John Major: ‘Never spoke to me again’
‘John Major used me as love decoy and then cut me dead’
FORMER Tory Prime Minister John Major used Downing Street cook Clare Latimer as a decoy during his affair with Tory MP Edwina Currie, but then shut the door on her and has never spoken to her since.
Clare makes the accusation when giving her side of the story for the first time in a three-page feature in the latest issue of Good Housekeeping magazine, revealing that on one occasion she burst into tears at a No 10 reception.
She tells how she was closer to Major’s duped wife Norma during the media frenzy about the so-called affair 11 years ago, once holding Norma’s hand to give her support as Major faced the press when he became Prime Minister.
“In the autumn of 2002, the whole story blew up again when Edwina Currie revealed she’d had an affair with John Major,” says Clare, who lives in Primrose Hill. “I felt terribly relieved – the truth will always out in the end, and in my case it took 10 years for it to do so.
“On reflection, I believe I was used as a decoy. It was convenient for John Major that the press turned their attention towards me, instead of discovering the real identity of his mistress.
“I was a useful smokescreen. I’m cross about that, but at least it explains a lot about what happened and I understand it better now. The whole experience has changed my life for ever.
“I used to be quite flirtatious but now I’m far more cautious unless I’m with my closest friends.
“And I’m certainly more cynical – I’ve been exposed to the depths human nature can sink to, and I no longer take what people tell me at face value.

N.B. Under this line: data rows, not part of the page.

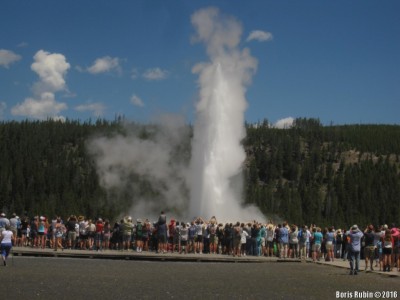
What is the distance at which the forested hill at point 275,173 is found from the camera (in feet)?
360

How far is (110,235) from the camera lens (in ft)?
88.7

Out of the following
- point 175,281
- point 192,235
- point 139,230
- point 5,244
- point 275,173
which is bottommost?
point 175,281

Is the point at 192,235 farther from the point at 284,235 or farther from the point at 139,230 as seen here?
the point at 284,235

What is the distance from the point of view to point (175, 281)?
15297 millimetres

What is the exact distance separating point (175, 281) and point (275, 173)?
446 feet

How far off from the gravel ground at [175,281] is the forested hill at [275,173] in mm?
56003

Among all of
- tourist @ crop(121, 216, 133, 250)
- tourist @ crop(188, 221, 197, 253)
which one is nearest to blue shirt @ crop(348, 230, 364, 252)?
tourist @ crop(188, 221, 197, 253)

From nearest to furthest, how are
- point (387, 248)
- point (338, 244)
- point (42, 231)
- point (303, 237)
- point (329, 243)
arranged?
point (387, 248)
point (329, 243)
point (303, 237)
point (42, 231)
point (338, 244)

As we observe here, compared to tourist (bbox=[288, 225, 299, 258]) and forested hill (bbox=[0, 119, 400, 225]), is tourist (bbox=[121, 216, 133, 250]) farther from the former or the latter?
forested hill (bbox=[0, 119, 400, 225])

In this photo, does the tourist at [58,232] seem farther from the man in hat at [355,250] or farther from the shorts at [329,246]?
the man in hat at [355,250]

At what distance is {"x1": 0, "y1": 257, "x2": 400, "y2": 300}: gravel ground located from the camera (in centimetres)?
1260

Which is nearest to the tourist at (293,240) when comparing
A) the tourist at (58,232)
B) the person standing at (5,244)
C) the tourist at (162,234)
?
the tourist at (162,234)

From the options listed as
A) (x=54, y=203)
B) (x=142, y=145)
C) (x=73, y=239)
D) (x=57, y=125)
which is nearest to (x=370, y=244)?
(x=73, y=239)

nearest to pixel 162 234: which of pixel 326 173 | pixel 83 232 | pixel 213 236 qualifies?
pixel 213 236
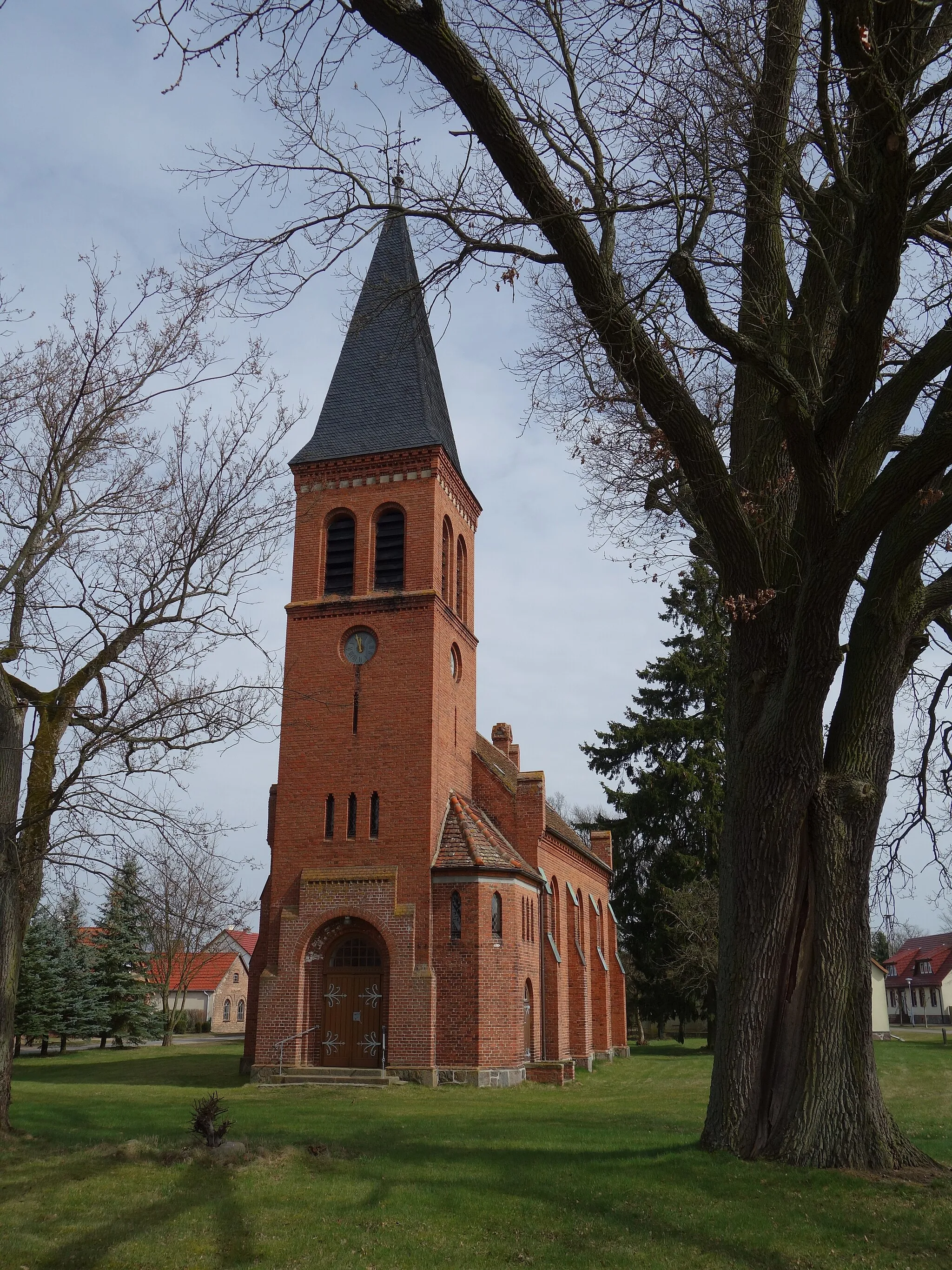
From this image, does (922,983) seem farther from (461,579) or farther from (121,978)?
(461,579)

“If I could turn the clock back, I’d certainly rather it had never happened. I still feel quite bitter that I was accused of something I was never guilty of, but in some ways the experience has made me a stronger and more confident person.
“Having lived through that, I believe I can tackle anything life throws at me.”
Clare recalls that the whispers started when Major was Chancellor of the Exchequer. “At the time, I was very friendly with both him and his wife, Norma,” she says. “I’m quite a cheeky, open person; he’s very flirtatious and we got on well.
“But I was always closer to Norma. The day John Major became Prime Minister, I was in the kitchen at No 11 Downing Street, holding her hand as he faced the press outside.”
She talks of the media frenzy that followed, and reveals: “Over this period, my home was burgled three times and the police couldn’t explain it. The burglaries didn’t add up, as money and valuables had been left lying around. Now I’m convinced the house must have been raided by journalists.
“The whole thing was ghastly. I felt very threatened and frightened, but I had to deal with it completely alone.
“Eventually, the pressure got too much and one day, when I was catering for a party at No 10, I caught sight of John Major across the room and burst into tears in front of hundreds of people.
“It was so humiliating and, while I don’t think anyone in the Prime Minister’s immediate parliamentary circle believed the rumours, it must surely have made others wonder.”
When 400 journalists besieged her catering company in Regent’s Park Road, Primrose Hill, she hid downstairs and called the Downing Street press office for advice. “Their response was: ‘We have our own problems. Don’t trouble us again’ ” says Clare. “It was pretty tough, to put it mildly.”
And of the final betrayal, she adds: “John Major himself cut me dead, and never spoke to me again from the day the story broke, which was upsetting because I’d been close to the Majors.”